Dengan pengertian ini terkandung bahwa tugas kepala anegara, ialah “memelihara dan melindungi agama, bahkan meluaskan dan mengembangkannya”. Masuk ke dalam pemeliharaan ini, keharusan kepala negara membuktikan dengan amal perbuatannya, bahwa dia adalah “pemelihara agama”, lagi memperhatikan urusan-urusannya.
Dalam pengertian ini juga terkandung bahwa imamah bukanlah hak seseorang, atau hak segolongan saja, atau merupakan hak istimewa bagi seseorang.

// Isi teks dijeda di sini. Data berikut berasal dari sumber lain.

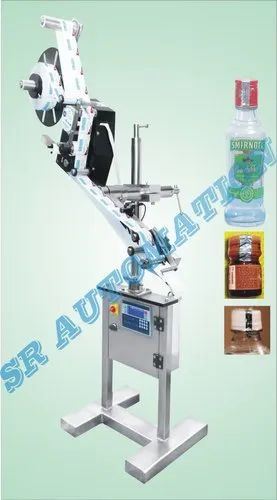 Automatic Hologram Applicator, Capacity: 100 to 300 Hologram/ Min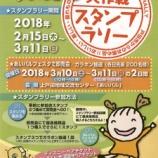 『戸田市優良推奨品「戸田ブランド」PR大作戦スタンプラリーが始まっています!』の画像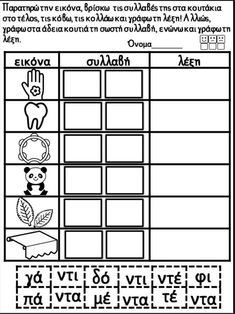Σκανταλιές! 200 φύλλα εργασίας για ευρύ φάσμα δεξιοτήτων παιδιών της … Grammar, Company Logo, Printables, Logos, Print Templates, Logo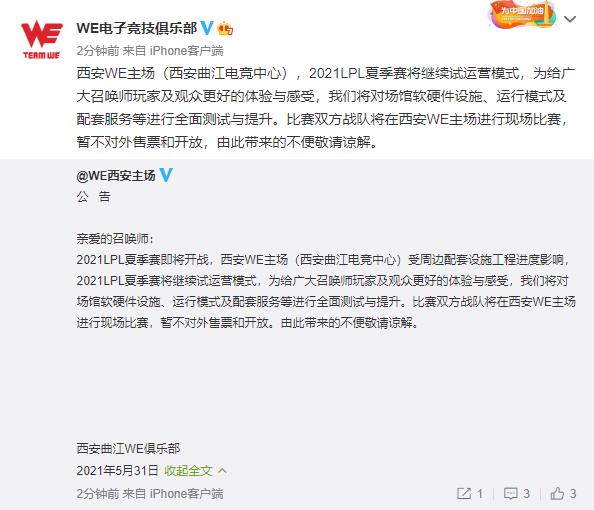 WE发布公告:西安主场暂不售票开放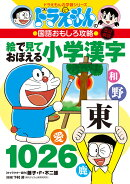 改訂新版 ドラえもんの国語おもしろ攻略絵で見ておぼえる小学漢字1026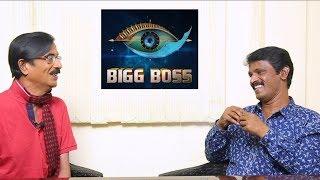 Big Bossக்கு ஏன் போனேன்  மனம் திறக்கும் சேரனின் நேர்காணல் பாகம் 2      Mano Bala With Cheran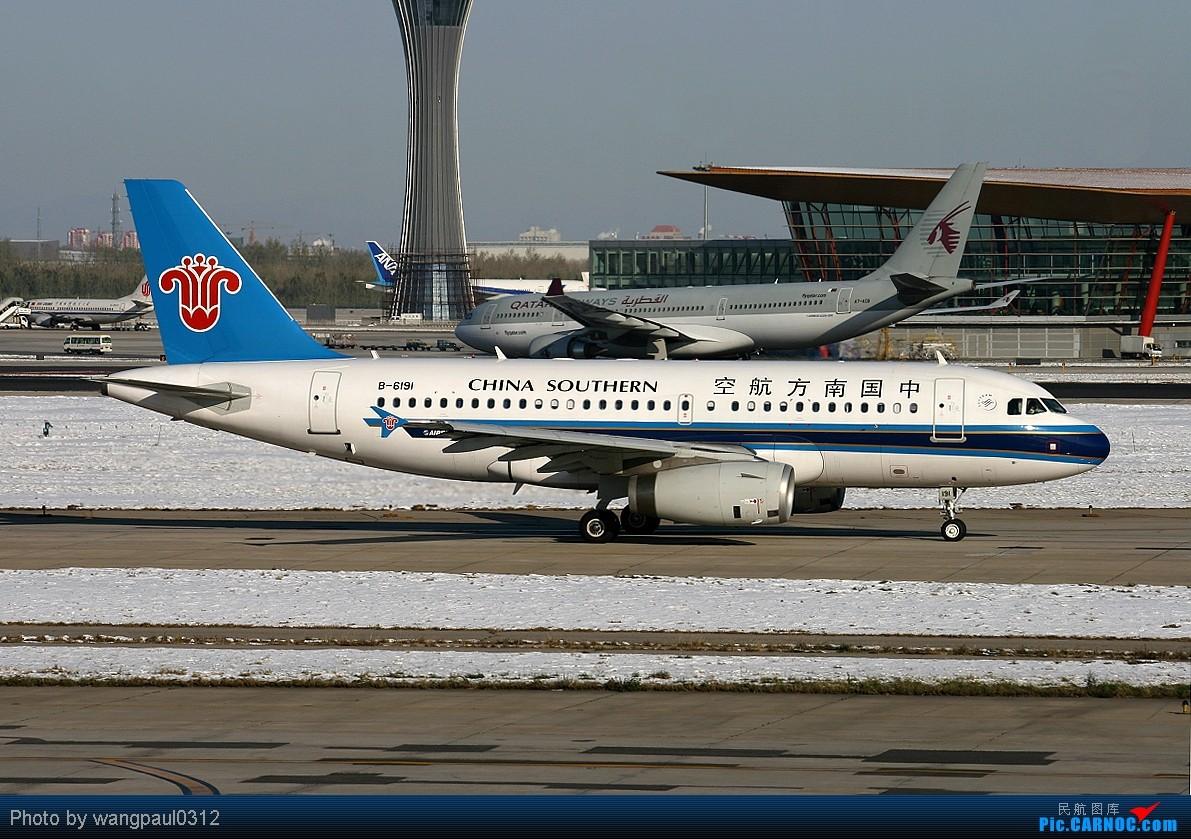 Re:[原创]当时那架飞机离我的相机只有0.1公里时发现相机没装存储卡,但是四分之一炷香之后,这架飞机被我彻底的拍了下了,因为我做了一个惊人的举动 AIRBUS A320 B-6191 中国北京首都机场  机务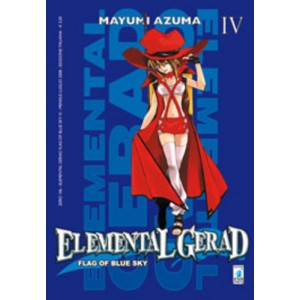 Elemental Gerad Flag Blue Sky - N° 4 - Elemental Gerad Flag Blue Sky - Zero Star Comics
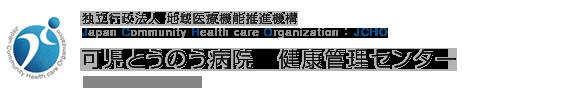 独立行政法人 地域医療機能推進機構 Japan Community Health care Organization 可児とうのう病院 健康管理センター Kani Tono Hospital
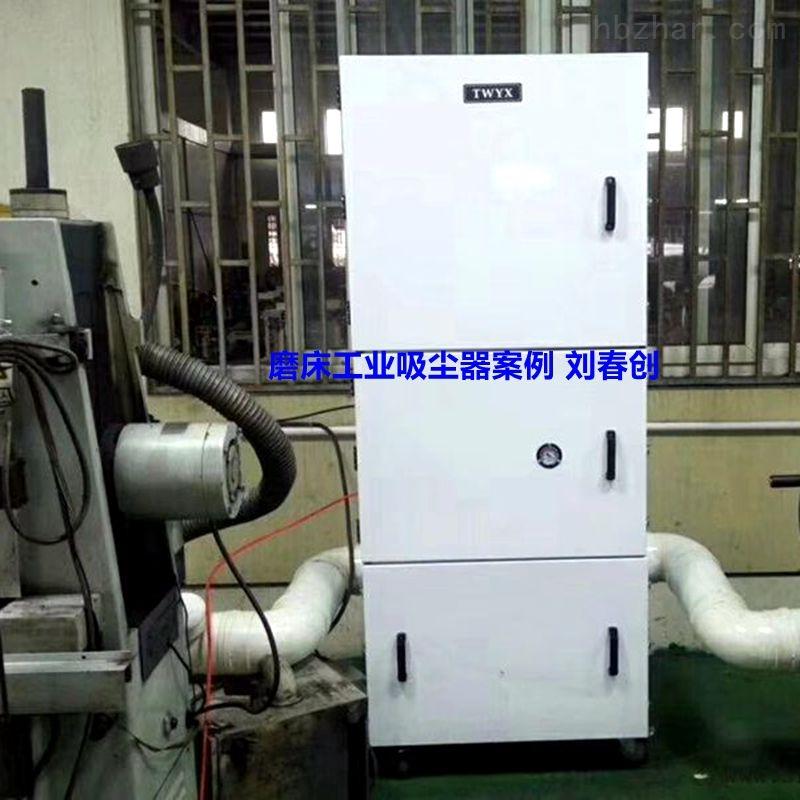 抛光机械设备工业吸尘器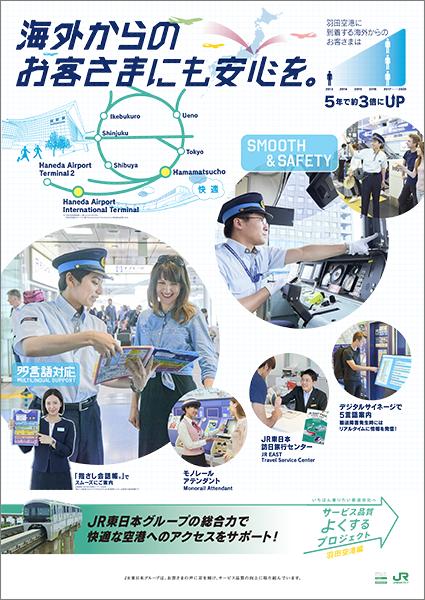 JR東日本グループポスターJR東日本グループ「サービス品質をよくするプロジェクト」羽田空港編 海外からのお客さまにも安心を。
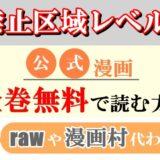 禁止区域レベルX全巻無料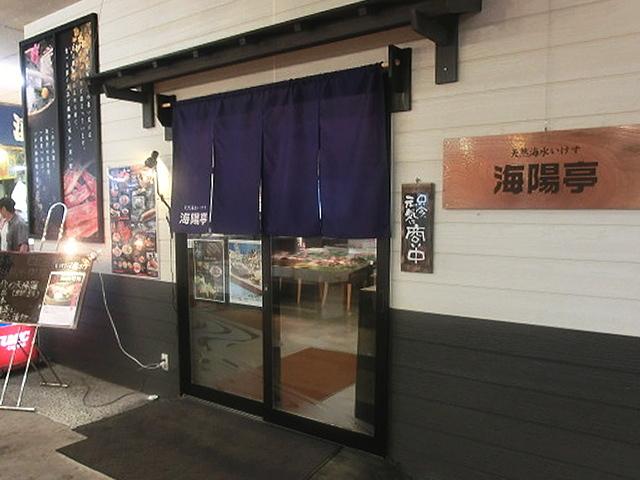 海陽亭 境港店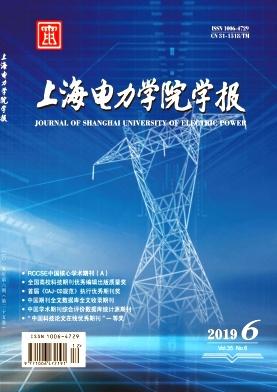 上海电力学院学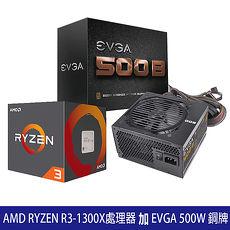 【組合包】AMD Ryzen 3-1300X四核心+EVGA 500W 80+銅牌 POWER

Yang dikehendaki dari imamah itu ialah tertunainya tugas yang harus ditunaikan, yang telah dinashkan, bukan adanya seseorang, atau beberapa orang.
# Keharusan adanya imamah
1 Ijma’ul ummah. Ijmak para shahabat untuk memilih dan mengangkat khalaifah sesudah Rasulullah saw wafat.
2 Menolak bencana-bencana yang ditimbulkan oleh kacau balau keadaan. Tanpa pemimpin akan timbul kekacauan yang akan mengakibatkan bencana.

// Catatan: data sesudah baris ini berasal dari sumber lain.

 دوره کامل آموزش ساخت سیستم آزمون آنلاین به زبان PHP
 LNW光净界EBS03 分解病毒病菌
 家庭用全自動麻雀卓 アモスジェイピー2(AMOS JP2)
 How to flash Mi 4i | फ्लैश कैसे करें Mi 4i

3 Melaksanakan tugas-tugas keagamaan. Pelaksanaan syari’at memerlukan negara. Al-Ghazali berkata dalam al-Iqtishad fil I’tiqad : Dunia dan keamanan jiwa dan harta tidak terkecuali dengan adanya penguasa yang dita’ati. Oleh karenanya orang mengatakan : “Agama dan penguasa, dua saudara kembar”. Dan karenanya pula orang mengatakan : “Agama adalah sendi, sedang penguasa adalah pengawal”. Sesuatu yang tak ada sendi, akan hancur. Dan sesuatu yang tak ada pengawal akan sia-sia.
4 Mewujudkan keadilan yang sempurna, berdasar hukum Allah.
# Tujuan pembentukan imamah. Maksud yang umum dari tegaknya negara dalam Islam , ialah supaya pemerintahan itu menjadi suatu media yang dipergunakan untuk melaksanakan kewajiban-kewajiban yang tertentu.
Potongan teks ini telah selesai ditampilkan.